Work instructions: Leaving out every line that comes before the one containing "(4) Low power", output the rest of the records exactly, the final line included.

(Dataset entries)
*** Block opens ***
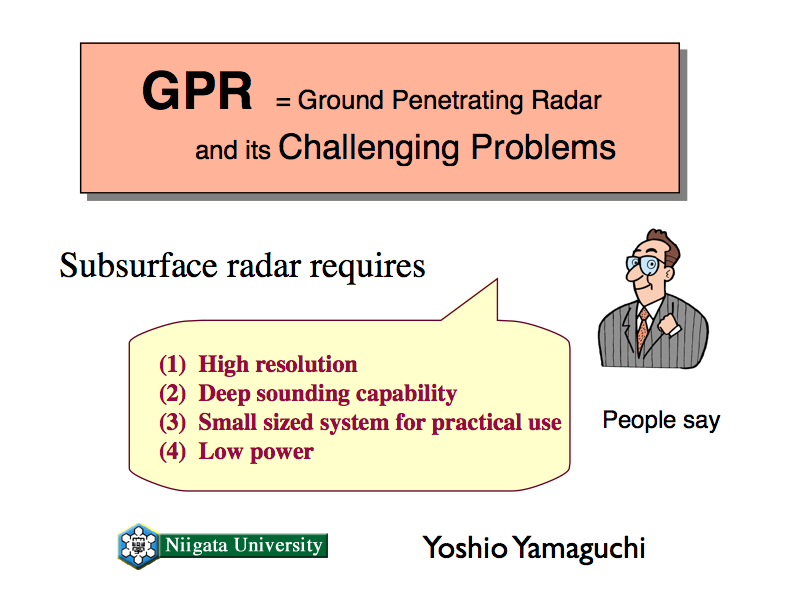 GPR = Ground Penetrating Radar
and its Challenging Problems

Subsurface radar requires

(1) High resolution
(2) Deep sounding capability
(3) Small sized system for practical use
(4) Low power

People say

Niigata University

Yoshio Yamaguchi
*** Block closes ***
Answer to this exercise:
(4) Low power

People say

Niigata University

Yoshio Yamaguchi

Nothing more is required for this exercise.